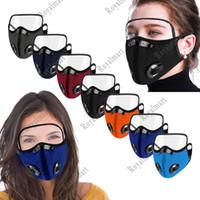 Ciclismo Máscara Outdoor Dust-proof gota-prova com óculos de proteção respiração Válvula protecção facial máscara com olhos Escudo 7 Estilo frete grátis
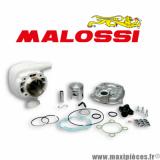 Kit haut moteur malossi mhr replica alu 50cc refroidissement liquide pour scooter Peugeot speedfight 1 et 2 x-fight euro 2...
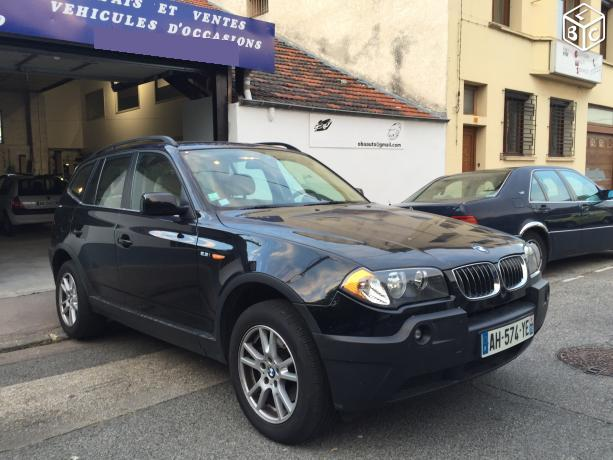 Left hand drive BMW X3 2.5 LUXURY FRENCH REG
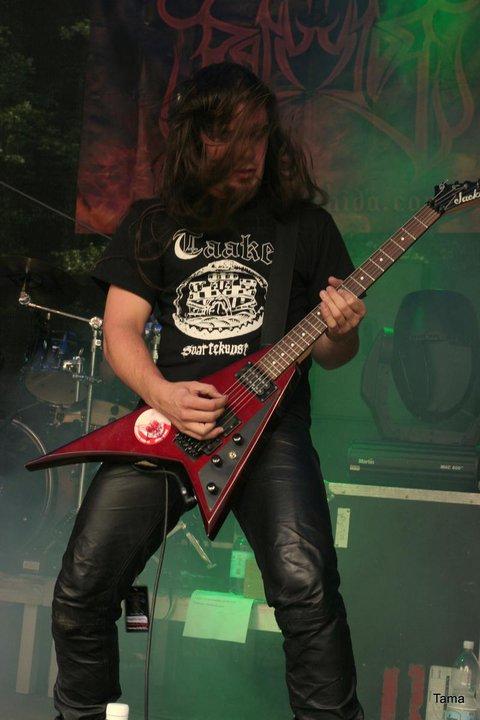 Honza Vanek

☆ ☆ ☆

Where the line containing "Left hand drive BMW X3 2.5 LUXURY FRENCH REG" appears in the data above, begin there and output every line through the last, exactly and without pictures.

 Left hand drive BMW X3 2.5 LUXURY FRENCH REG
 Honza Vanek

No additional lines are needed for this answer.